■ DIRECTIONS FOR THIS TASK:
Beginning with the line that contains "genus: Connochaetes", copy each remaining line of the data below exactly.
***** INPUT DATA
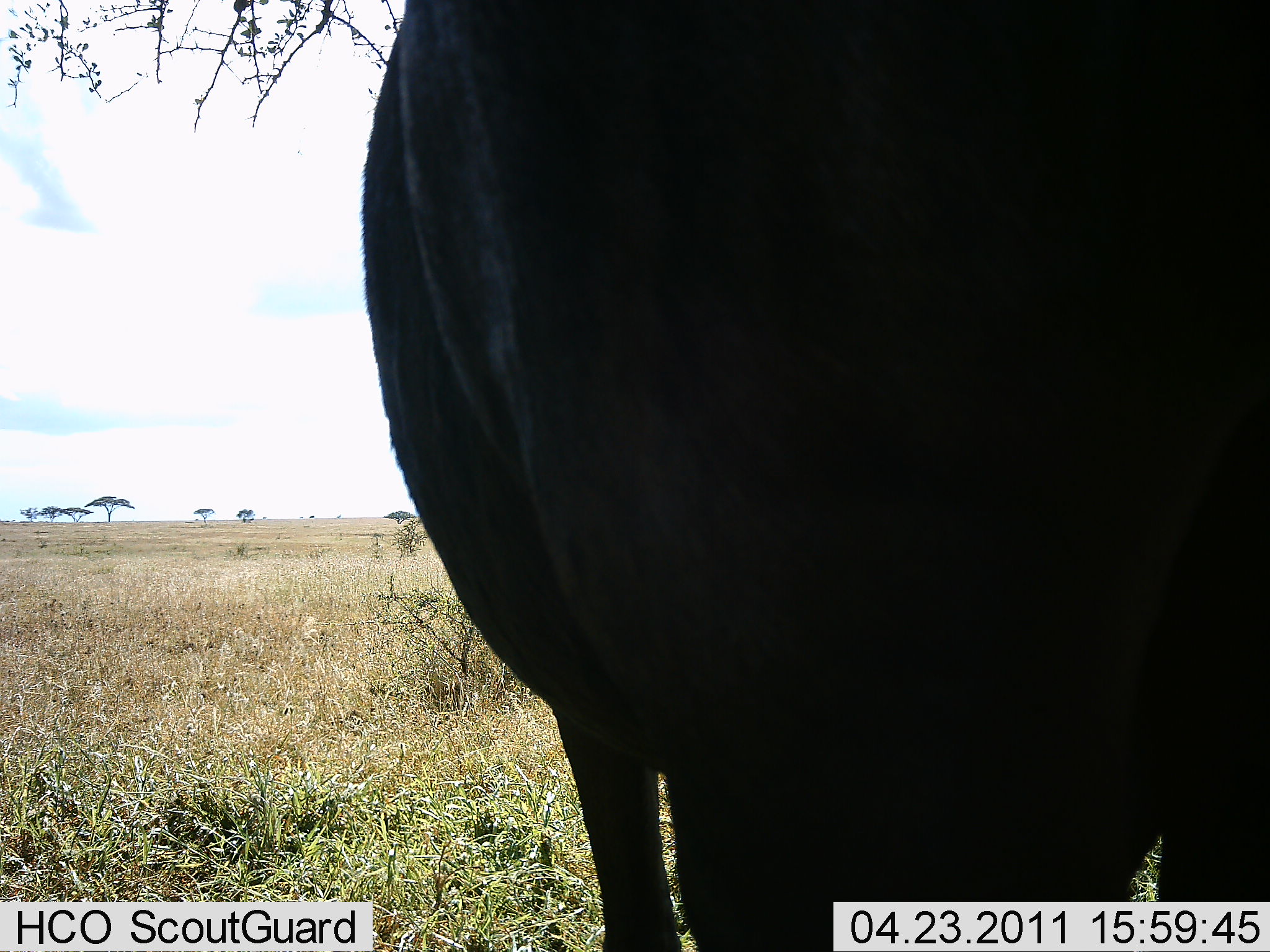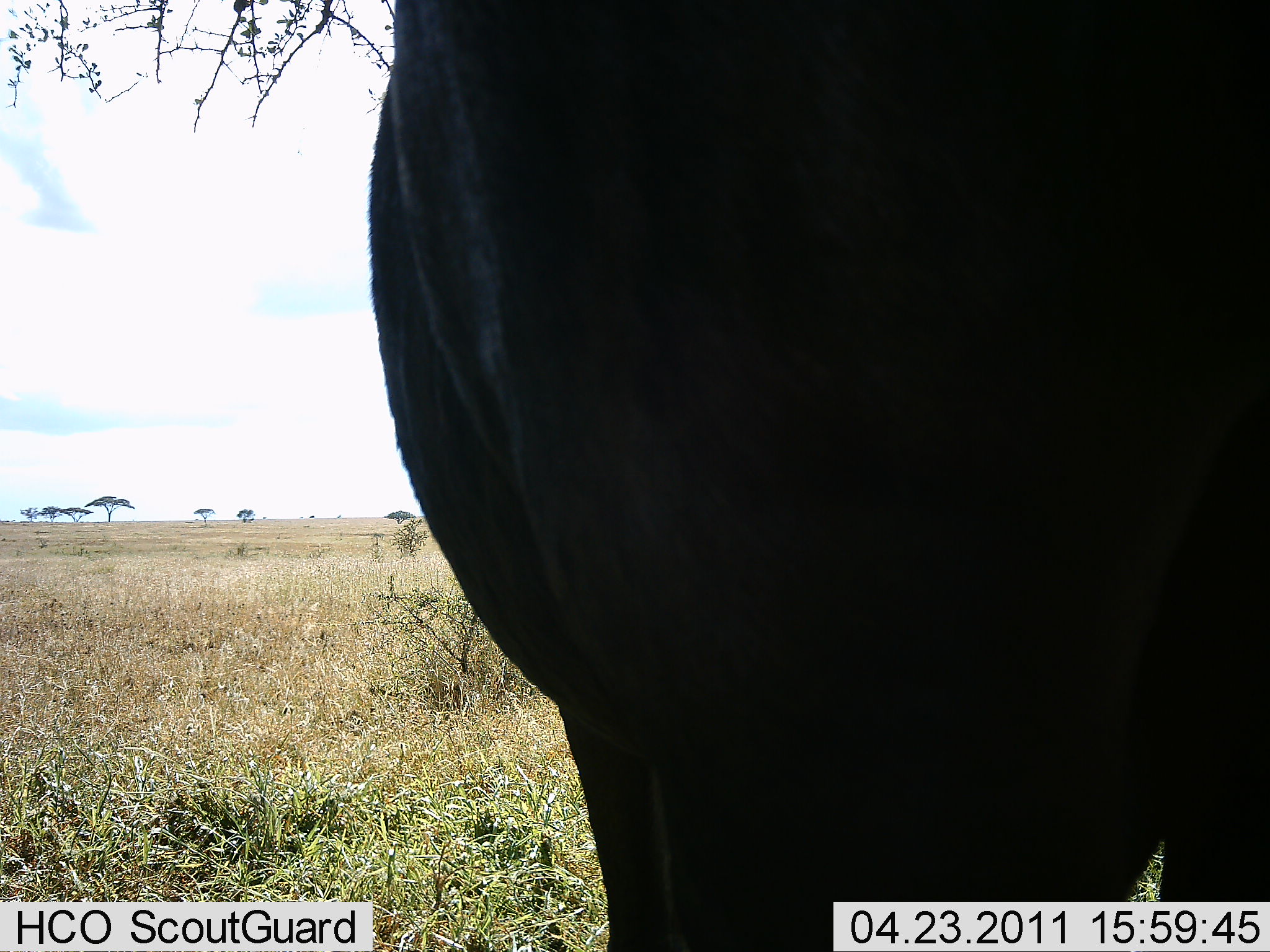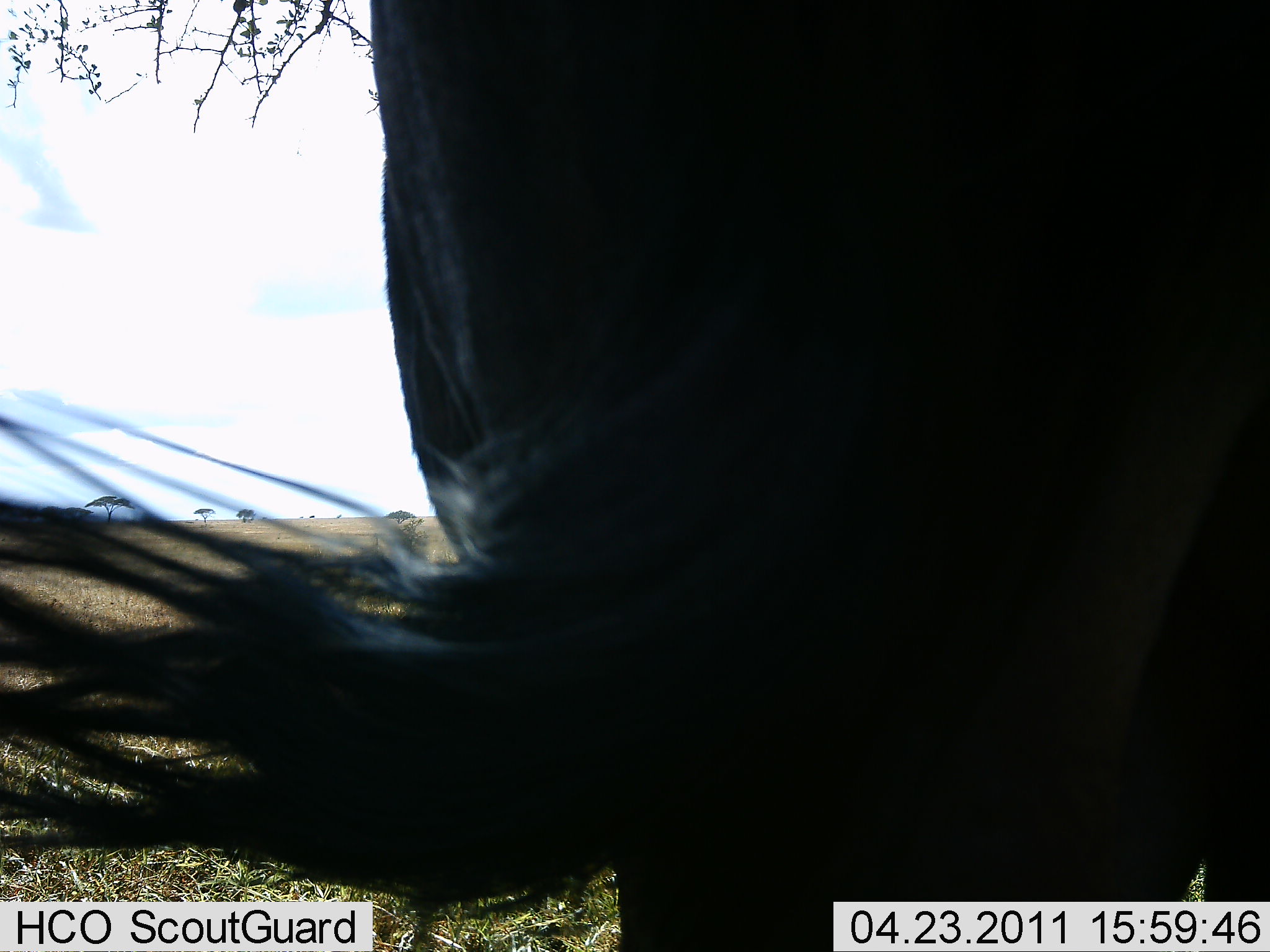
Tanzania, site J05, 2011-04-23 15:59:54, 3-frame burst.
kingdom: Animalia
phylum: Chordata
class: Mammalia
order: Artiodactyla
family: Bovidae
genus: Connochaetes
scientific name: Connochaetes taurinus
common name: blue wildebeest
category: wildebeest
Wildebeest (blue wildebeest) (Connochaetes taurinus), count 1. Behavior (volunteer vote fractions): standing 80%, resting 0%, moving 20%, interacting 0%. Young present (vote fraction): 0%. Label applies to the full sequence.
**********
■ REPLY TO THE TASK:
genus: Connochaetes
scientific name: Connochaetes taurinus
common name: blue wildebeest
category: wildebeest
Wildebeest (blue wildebeest) (Connochaetes taurinus), count 1. Behavior (volunteer vote fractions): standing 80%, resting 0%, moving 20%, interacting 0%. Young present (vote fraction): 0%. Label applies to the full sequence.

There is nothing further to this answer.